(Nov. 19) When Joe Biden takes the presidential oath of office next year, he should insist that his son and brother unravel any business arrangements with entities of any foreign government.

Indeed, the new president should set up a bipartisan panel to review all of the foreign business ties of Hunter and Jim Biden and to recommend which ones must be disassociated from any member of the Biden family.

The imperative for such disassociations is apparent anew in a supplemental report released on Nov. 18 by the majority staff of the Senate committees on finance and on homeland security. The five-page report, accompanied by 65 pages of evidence, says that new records obtained by the committees “confirm the connections between the Biden family and the communist Chinese government, as well as the links between Hunter Biden’s business associates and the Russian government, and further support the Committees’ September 23, 2020 report’s finding that such relationships created counterintelligence and extortion concerns.”

Without a deep dive into the new and existing evidence, suffice it to say that there can now be no doubt that the Bidens’ global web of “consulting” and influence-mongering has created some unsavory conflicts of interest. Completely apart from the question of whether Joe Biden knew about, enabled, or even participated in these dealings, these dodgy foreign business ties now must end in order to protect the presidency, and the public, from worrisome appearances and untenable pressures.

No president should have close family members dependent on financial inducements from subsidiaries of China and Russia.

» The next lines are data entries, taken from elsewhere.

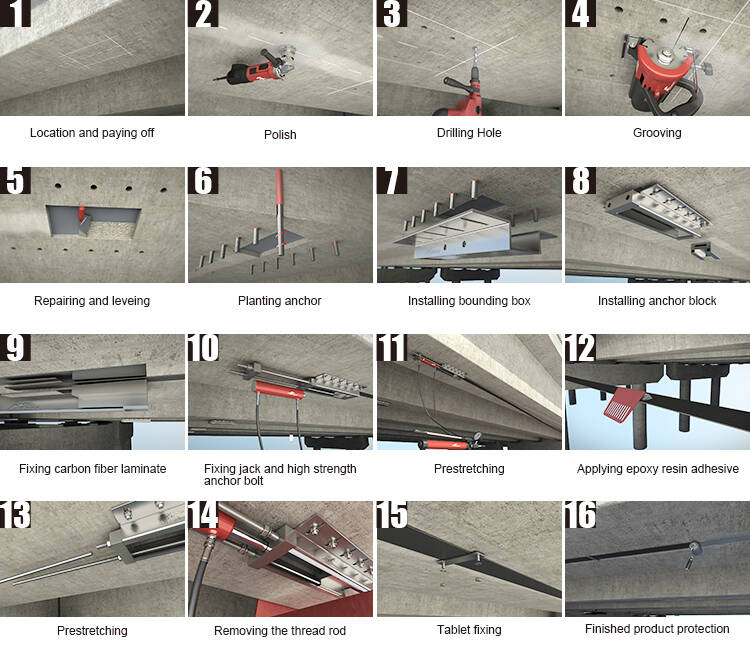 1
Location and paying off

2
Polish

3
Drilling Hole

4
Grooving

5
Repairing and leveing

6
Planting anchor

7
Installing bounding box

8
Installing anchor block

9
Fixing carbon fiber laminate

10
Fixing jack and high strength anchor bolt

11
Prestretching

12
Applying epoxy resin adhesive

13
Prestretching

14
Removing the thread rod

15
Tablet fixing

16
Finished product protection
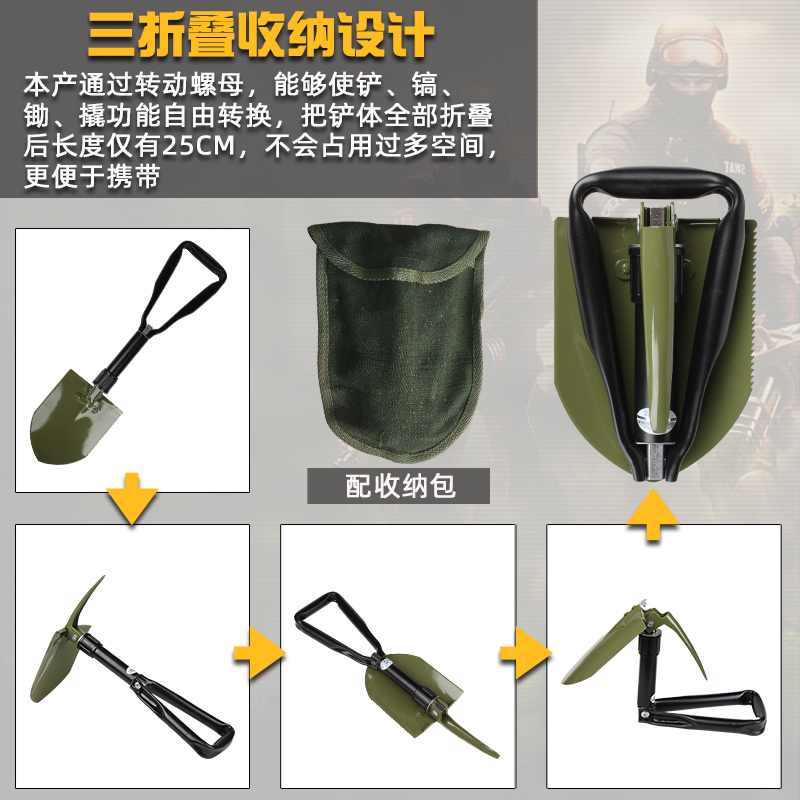 三折叠收纳设计

本产通过转动螺母，能够使铲、镐、锄、撬功能自由转换，把铲体全部折叠后长度仅有25CM，不会占用过多空间，更便于携带

配收纳包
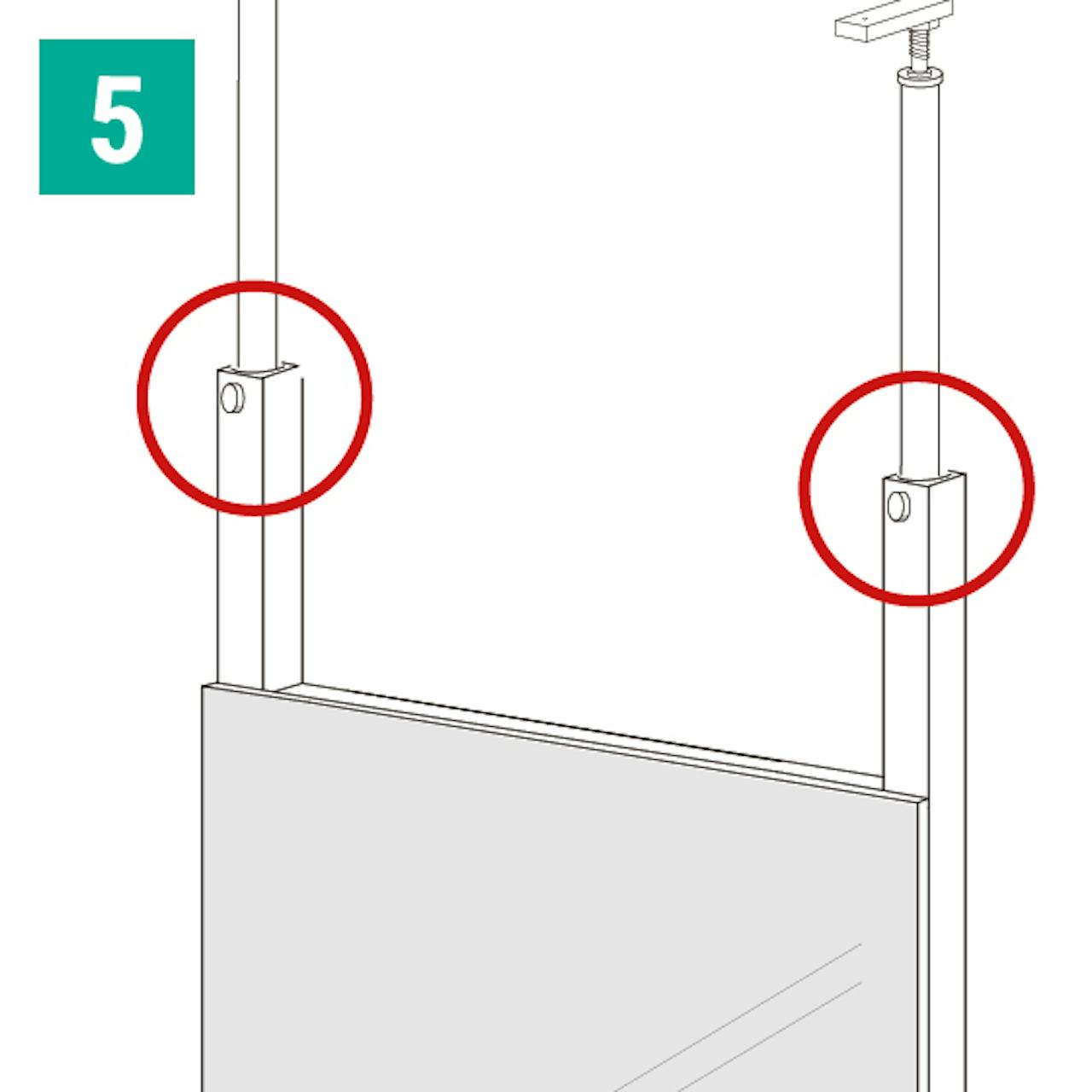 5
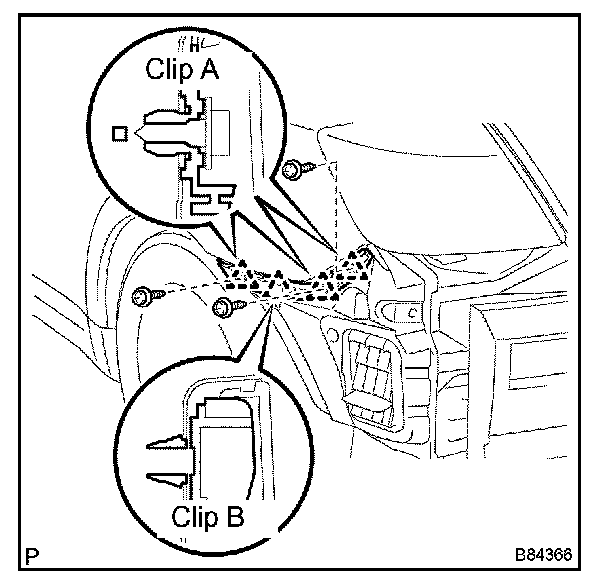 Clip A

Clip B

P

B84366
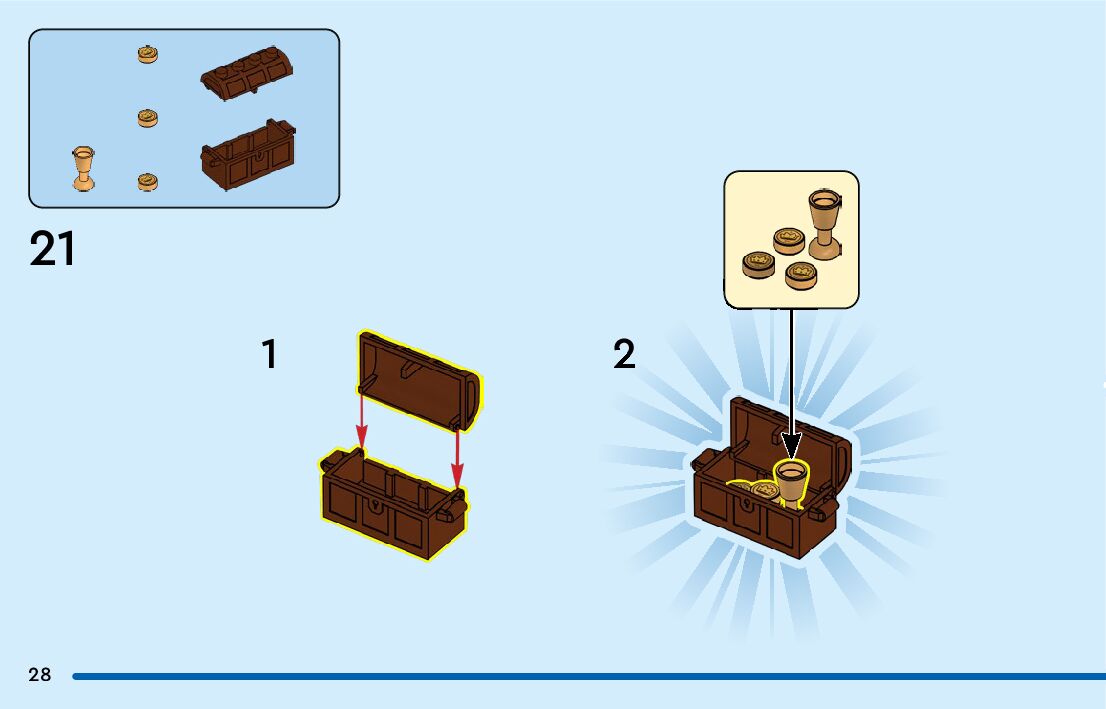 21

1

2

28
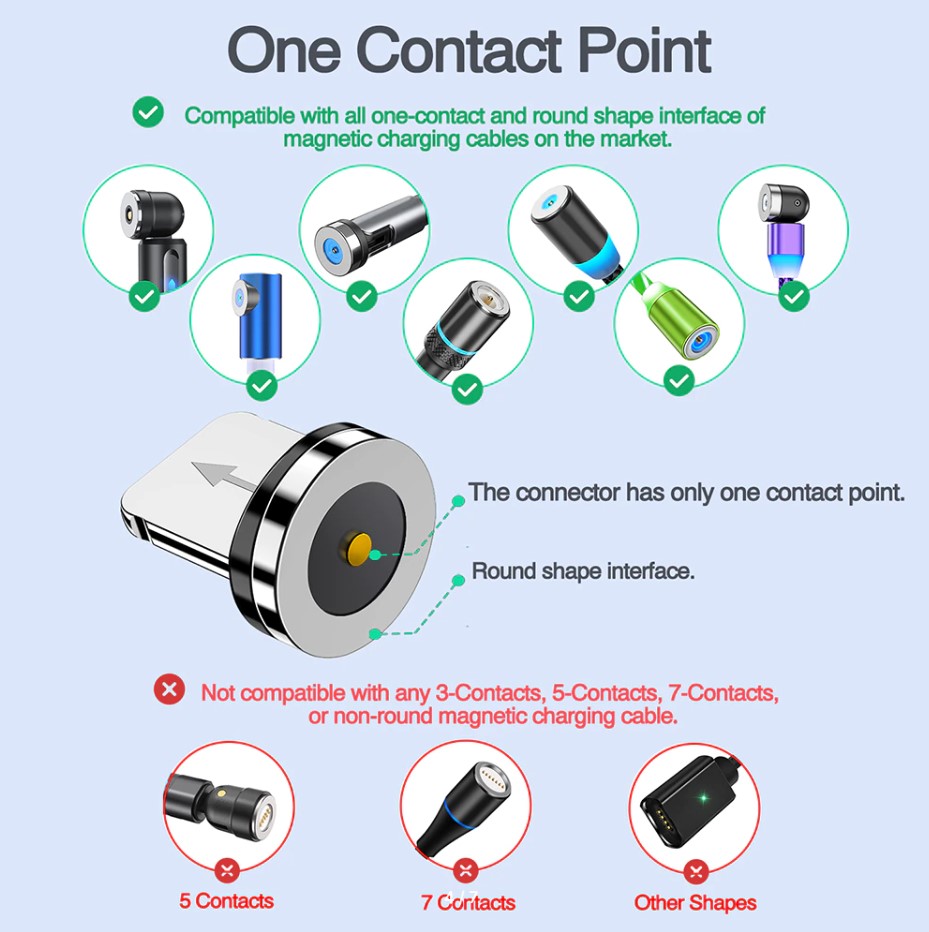 One Contact Point

Compatible with all one-contact and round shape interface of magnetic charging cables on the market.

The connector has only one contact point.

Round shape interface.

Not compatible with any 3-Contacts, 5-Contacts, 7-Contacts, or non-round magnetic charging cable.

5 Contacts

7 Contacts

Other Shapes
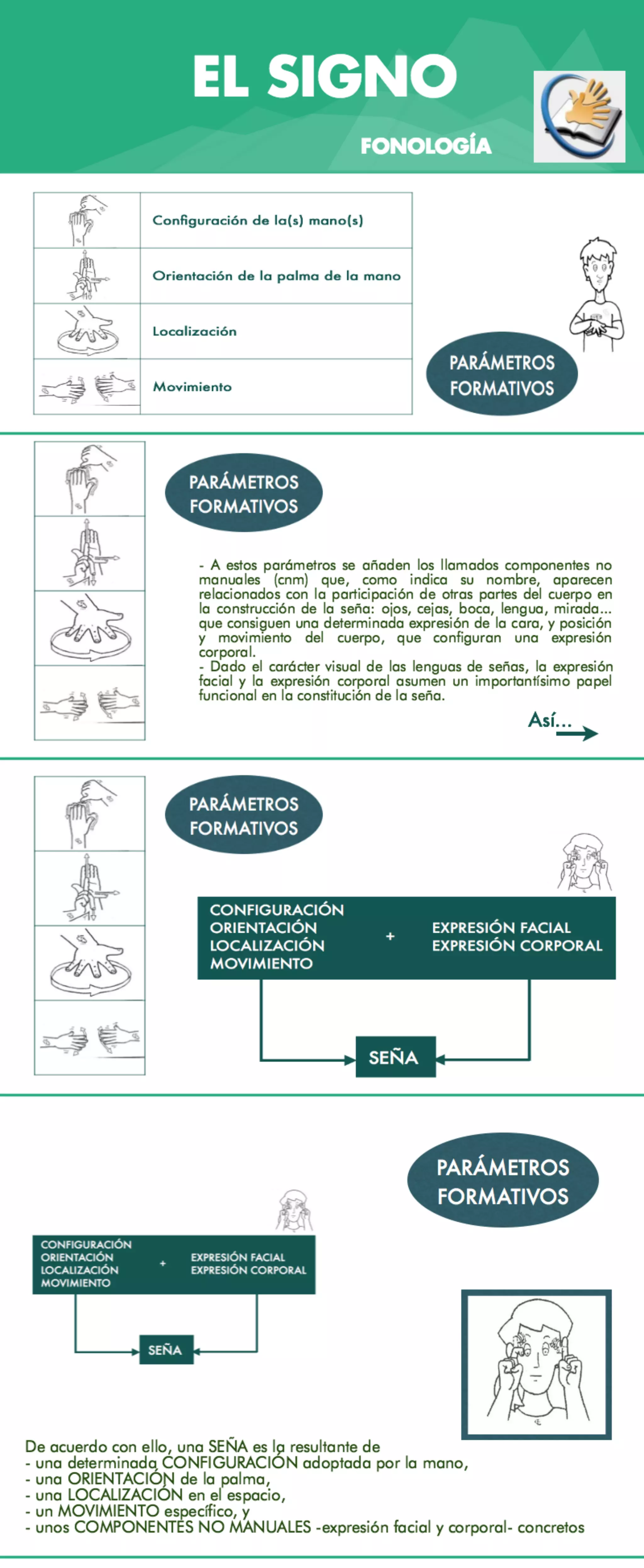 EL SIGNO

FONOLOGÍA

| | |
|---|---|
| | Configuración de la(s) mano(s) |
| | Orientación de la palma de la mano |
| | Localización |
| | Movimiento |

PARÁMETROS FORMATIVOS

PARÁMETROS FORMATIVOS

- A estos parámetros se añaden los llamados componentes no manuales (cnm) que, como indica su nombre, aparecen relacionados con la participación de otras partes del cuerpo en la construcción de la seña: ojos, cejas, boca, lengua, mirada... que consiguen una determinada expresión de la cara, y posición y movimiento del cuerpo, que configuran una expresión corporal.
- Dado el carácter visual de las lenguas de señas, la expresión facial y la expresión corporal asumen un importantísimo papel funcional en la constitución de la seña.

Así...

PARÁMETROS FORMATIVOS

CONFIGURACIÓN
ORIENTACIÓN
LOCALIZACIÓN
MOVIMIENTO
+
EXPRESIÓN FACIAL
EXPRESIÓN CORPORAL

SEÑA

PARÁMETROS FORMATIVOS

CONFIGURACIÓN
ORIENTACIÓN
LOCALIZACIÓN
MOVIMIENTO
+
EXPRESIÓN FACIAL
EXPRESIÓN CORPORAL

SEÑA

De acuerdo con ello, una SEÑA es la resultante de
- una determinada CONFIGURACIÓN adoptada por la mano,
- una ORIENTACIÓN de la palma,
- una LOCALIZACIÓN en el espacio,
- un MOVIMIENTO específico, y
- unos COMPONENTES NO MANUALES -expresión facial y corporal- concretos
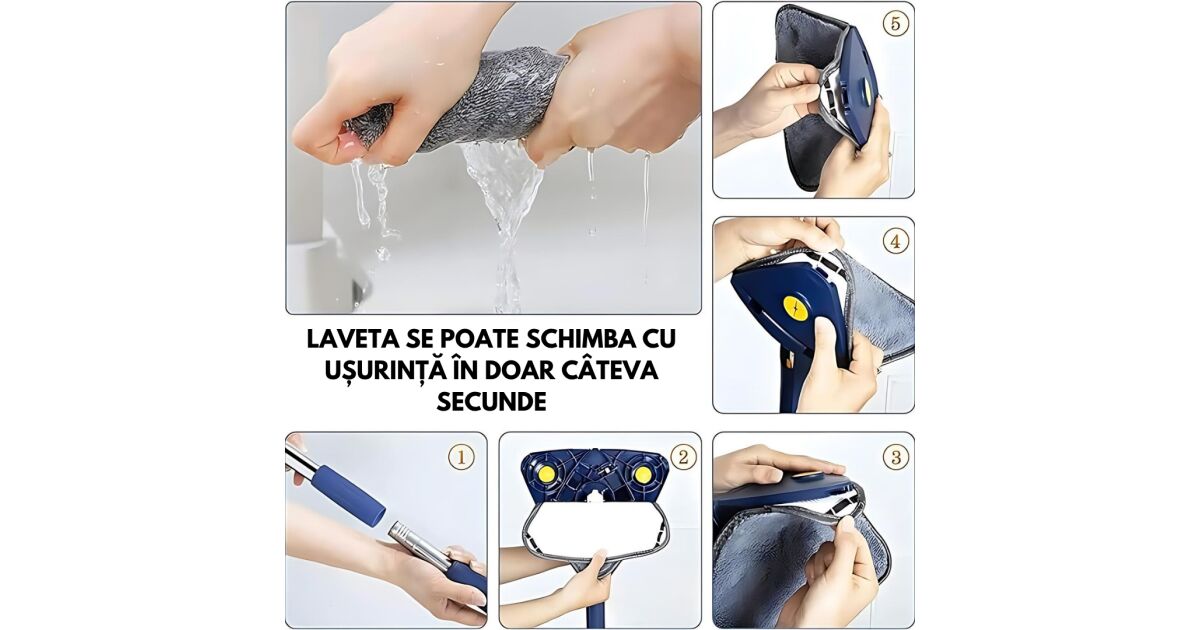 ⑤

④

LAVETA SE POATE SCHIMBA CU UȘURINȚĂ ÎN DOAR CÂTEVA SECUNDE

①

②

③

This shouldn’t even be debatable.

China and Russia are clearly rivals and are obviously hostile to U.S. values and interests. Even if every past, present, or future business arrangement by Hunter and Jim Biden is technically legal (potentially still an open question), plenty of difficulties can arise from financial pressure to do the bidding of those adversaries. A president and his family should take extra precautions, above and beyond the technically legal, to avoid problematic foreign influence.